MONOCULTURE: CASE STUDIES

© Renzo Martens
White Cube, 2020
Audio and visual equipment
video

This video documents the collaboration between Renzo Martens and the art league CATPC (Cercle d’Art des Travailleurs de Plantation Congolaise). Plantations have created great wealth for a few Western families since colonial times, including some that created or supported museums in their own names, such as Tate in England and The Ludwig in Cologne. CATPC create their works at the White Cube in Lusanga, Democratic Republic of Congo. This arts and research centre in the middle of the Congolese plantation zones was designed by OMA, and comprises a quintessential white cube museum space. The location is symbolic. Lusanga, formerly Leverville, was established as Unilever’s first palm oil plantation. Here, Unilever has confiscated land and violently imposed monocultural agricultural practices and labour conditions. Unilever has also established itself a major art patron.

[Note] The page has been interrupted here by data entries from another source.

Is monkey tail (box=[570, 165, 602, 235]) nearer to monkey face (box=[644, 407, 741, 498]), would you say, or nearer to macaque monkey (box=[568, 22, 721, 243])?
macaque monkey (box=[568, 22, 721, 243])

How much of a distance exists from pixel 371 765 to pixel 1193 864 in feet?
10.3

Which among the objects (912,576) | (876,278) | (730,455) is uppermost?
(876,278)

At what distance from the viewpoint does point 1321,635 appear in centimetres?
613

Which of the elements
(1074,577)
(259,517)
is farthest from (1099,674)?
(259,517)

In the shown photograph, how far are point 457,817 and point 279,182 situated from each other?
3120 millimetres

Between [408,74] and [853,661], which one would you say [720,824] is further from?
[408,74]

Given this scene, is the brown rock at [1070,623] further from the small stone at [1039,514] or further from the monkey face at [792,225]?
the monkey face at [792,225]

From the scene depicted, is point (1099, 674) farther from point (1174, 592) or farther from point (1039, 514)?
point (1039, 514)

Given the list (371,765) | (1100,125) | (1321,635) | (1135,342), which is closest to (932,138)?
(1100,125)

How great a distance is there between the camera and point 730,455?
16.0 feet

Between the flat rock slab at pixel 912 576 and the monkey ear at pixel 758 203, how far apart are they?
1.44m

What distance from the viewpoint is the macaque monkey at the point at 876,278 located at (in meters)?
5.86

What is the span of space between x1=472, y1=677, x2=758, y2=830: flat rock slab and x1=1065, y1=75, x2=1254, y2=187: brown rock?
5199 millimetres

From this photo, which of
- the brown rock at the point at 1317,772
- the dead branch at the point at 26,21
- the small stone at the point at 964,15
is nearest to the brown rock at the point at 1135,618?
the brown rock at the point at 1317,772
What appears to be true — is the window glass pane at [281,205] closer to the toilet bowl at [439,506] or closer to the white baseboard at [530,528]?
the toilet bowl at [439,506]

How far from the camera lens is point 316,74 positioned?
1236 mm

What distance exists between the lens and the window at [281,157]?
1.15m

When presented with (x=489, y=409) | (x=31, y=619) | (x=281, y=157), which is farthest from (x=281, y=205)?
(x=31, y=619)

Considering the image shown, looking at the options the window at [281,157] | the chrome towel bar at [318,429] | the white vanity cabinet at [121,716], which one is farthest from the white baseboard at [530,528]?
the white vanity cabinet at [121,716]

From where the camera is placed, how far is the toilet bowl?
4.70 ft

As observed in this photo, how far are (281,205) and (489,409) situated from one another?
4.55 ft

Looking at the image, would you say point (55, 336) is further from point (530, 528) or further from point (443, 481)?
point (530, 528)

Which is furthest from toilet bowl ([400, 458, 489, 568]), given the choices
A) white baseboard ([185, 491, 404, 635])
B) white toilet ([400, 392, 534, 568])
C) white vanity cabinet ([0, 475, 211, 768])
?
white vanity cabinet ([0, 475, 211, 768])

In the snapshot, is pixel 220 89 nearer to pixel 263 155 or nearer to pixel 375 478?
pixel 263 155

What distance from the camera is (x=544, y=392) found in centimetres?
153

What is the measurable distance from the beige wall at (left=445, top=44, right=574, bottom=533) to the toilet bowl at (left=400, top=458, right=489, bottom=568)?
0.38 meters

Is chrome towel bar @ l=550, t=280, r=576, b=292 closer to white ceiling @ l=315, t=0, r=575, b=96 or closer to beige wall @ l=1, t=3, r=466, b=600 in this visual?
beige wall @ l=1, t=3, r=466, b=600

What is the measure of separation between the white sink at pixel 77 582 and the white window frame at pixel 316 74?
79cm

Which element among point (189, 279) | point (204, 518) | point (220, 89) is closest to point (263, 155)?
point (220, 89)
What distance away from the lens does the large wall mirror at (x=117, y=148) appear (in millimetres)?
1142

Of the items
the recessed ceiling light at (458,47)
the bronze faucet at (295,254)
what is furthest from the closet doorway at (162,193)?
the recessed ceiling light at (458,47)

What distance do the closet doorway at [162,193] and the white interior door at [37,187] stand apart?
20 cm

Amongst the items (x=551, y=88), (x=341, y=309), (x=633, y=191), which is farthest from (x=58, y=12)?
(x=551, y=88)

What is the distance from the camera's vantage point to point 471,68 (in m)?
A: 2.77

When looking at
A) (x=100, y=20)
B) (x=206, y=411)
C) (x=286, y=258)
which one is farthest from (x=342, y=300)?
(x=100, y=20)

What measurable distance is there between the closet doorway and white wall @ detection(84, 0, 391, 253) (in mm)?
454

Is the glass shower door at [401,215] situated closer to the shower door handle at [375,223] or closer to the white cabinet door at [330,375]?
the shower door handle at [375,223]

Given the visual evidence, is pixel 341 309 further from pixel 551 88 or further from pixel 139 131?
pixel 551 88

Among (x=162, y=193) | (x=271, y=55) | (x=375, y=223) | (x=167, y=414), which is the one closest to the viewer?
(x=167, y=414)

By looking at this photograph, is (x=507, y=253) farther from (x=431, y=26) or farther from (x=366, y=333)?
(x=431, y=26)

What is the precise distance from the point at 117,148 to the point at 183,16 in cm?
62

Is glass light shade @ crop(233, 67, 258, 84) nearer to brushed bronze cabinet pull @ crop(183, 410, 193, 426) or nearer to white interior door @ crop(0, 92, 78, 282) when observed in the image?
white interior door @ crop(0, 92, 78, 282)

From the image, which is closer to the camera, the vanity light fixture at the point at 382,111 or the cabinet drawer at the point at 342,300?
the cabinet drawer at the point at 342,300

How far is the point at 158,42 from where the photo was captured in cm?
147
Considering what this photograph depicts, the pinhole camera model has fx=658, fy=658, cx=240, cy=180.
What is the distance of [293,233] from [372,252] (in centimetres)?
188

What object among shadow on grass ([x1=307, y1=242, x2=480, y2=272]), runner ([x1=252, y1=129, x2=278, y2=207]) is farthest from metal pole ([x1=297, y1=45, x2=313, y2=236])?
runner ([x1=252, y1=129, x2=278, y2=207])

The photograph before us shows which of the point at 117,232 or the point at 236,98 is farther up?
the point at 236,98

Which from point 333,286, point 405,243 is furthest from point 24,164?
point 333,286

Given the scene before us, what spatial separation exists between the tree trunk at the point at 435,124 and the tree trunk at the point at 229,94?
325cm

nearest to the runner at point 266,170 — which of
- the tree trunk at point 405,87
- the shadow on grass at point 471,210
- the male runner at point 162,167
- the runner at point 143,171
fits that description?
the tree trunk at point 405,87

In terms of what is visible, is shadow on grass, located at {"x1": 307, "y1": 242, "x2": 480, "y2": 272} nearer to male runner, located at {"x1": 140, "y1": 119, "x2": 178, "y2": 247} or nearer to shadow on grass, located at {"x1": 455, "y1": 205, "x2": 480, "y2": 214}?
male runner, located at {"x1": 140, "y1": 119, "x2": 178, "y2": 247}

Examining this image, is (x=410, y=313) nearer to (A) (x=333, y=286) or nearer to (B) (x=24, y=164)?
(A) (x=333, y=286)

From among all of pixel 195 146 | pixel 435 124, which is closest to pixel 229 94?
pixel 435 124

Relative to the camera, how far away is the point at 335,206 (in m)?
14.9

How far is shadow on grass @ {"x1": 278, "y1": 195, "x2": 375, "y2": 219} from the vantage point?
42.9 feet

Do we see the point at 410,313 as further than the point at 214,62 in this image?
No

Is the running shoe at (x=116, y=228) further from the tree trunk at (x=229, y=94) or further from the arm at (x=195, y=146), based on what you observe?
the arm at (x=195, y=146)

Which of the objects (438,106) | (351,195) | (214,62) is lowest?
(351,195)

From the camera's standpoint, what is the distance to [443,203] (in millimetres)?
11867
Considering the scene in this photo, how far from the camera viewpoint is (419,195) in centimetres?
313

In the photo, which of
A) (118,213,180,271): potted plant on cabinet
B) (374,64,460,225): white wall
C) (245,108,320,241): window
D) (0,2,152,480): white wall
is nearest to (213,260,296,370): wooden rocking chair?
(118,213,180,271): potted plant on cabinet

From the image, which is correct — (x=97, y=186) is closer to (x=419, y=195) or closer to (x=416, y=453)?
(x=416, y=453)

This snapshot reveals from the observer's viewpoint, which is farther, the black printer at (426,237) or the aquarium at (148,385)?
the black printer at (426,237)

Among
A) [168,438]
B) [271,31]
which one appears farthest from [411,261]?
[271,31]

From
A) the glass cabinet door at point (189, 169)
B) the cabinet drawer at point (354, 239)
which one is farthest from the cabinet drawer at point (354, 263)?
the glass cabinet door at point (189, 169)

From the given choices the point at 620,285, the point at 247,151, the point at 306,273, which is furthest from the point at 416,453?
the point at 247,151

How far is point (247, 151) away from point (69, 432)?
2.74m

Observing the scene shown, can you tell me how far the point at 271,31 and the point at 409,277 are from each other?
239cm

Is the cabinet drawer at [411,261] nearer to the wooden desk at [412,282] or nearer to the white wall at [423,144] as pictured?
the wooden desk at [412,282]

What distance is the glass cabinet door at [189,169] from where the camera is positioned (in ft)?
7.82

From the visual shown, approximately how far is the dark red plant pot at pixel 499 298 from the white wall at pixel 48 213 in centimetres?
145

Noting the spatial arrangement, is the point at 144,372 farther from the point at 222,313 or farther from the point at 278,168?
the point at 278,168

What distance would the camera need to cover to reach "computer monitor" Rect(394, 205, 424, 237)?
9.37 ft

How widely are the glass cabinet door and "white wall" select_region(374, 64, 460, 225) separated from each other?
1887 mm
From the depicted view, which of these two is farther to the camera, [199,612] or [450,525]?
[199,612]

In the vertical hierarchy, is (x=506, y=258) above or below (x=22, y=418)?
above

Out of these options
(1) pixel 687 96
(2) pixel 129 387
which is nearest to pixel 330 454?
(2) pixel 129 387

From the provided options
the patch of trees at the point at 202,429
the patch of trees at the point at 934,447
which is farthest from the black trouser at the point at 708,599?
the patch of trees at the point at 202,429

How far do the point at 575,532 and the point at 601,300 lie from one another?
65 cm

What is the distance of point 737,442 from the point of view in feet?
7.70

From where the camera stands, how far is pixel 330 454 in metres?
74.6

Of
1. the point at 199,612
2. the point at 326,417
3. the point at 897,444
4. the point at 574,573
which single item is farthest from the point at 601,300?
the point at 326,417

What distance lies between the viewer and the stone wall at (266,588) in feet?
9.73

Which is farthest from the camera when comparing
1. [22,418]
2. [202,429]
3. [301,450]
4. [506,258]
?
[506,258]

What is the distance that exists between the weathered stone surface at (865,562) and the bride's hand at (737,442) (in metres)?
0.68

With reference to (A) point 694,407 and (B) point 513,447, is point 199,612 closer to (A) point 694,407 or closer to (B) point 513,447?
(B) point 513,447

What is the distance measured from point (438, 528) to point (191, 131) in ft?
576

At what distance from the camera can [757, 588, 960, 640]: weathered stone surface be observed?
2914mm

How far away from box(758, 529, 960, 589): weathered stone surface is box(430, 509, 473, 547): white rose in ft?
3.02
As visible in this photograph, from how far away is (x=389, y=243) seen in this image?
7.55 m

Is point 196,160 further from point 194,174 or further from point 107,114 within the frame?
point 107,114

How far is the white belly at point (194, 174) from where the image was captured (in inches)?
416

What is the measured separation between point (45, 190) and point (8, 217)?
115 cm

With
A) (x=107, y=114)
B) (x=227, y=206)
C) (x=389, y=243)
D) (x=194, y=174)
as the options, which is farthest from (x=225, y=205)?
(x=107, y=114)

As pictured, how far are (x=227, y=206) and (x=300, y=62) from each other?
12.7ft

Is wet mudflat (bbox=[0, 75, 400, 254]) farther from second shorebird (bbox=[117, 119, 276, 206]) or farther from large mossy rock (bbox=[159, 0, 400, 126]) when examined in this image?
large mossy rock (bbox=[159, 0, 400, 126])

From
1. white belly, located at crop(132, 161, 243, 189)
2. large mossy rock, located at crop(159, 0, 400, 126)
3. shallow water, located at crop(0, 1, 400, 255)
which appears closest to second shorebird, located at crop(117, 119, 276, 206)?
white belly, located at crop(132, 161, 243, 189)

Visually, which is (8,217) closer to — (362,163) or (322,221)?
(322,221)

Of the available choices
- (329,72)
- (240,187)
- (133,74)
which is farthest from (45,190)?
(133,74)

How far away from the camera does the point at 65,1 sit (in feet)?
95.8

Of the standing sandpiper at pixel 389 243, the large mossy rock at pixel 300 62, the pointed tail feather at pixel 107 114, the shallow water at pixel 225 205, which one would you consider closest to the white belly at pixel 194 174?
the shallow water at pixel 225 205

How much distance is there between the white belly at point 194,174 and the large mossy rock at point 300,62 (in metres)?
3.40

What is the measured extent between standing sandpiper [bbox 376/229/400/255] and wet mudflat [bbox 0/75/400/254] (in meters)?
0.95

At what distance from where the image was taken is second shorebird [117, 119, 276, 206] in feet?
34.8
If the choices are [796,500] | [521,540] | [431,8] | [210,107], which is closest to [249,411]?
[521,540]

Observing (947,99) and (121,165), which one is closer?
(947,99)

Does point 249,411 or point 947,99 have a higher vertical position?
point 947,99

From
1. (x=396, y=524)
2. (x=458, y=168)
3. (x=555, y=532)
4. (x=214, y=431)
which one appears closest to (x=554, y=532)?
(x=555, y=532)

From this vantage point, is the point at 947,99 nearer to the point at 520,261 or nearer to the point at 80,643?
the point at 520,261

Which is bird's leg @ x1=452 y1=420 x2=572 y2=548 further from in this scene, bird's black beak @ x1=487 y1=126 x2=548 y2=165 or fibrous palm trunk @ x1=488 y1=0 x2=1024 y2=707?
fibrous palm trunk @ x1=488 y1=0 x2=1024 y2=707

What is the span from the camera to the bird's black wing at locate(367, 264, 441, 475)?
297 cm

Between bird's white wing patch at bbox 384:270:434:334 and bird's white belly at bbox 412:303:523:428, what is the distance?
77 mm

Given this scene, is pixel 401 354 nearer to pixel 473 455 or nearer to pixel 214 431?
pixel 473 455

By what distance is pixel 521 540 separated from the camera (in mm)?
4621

In this on-going project, CATPC’s fifteen members make self-portraits out of mud, which are 3D scanned and reproduced in chocolate in Amsterdam, the biggest cocoa port in the world. The sales of their chocolate sculptures have thus far generated profits which they have bought back 85 hectares of land around the White Cube, where they develop ecological and inclusive gardens, in opposition to monoculture. The monoculture of the homogenous, modernist white cube of art provides the capital to reclaim land, overcoming the other monoculture of corporate agriculture.

Chocolates portraits by CATPC are also available for purchase from the museum shop. All proceeds go towards helping CATPC buy further acres of land, that they will turn into ecological food gardens.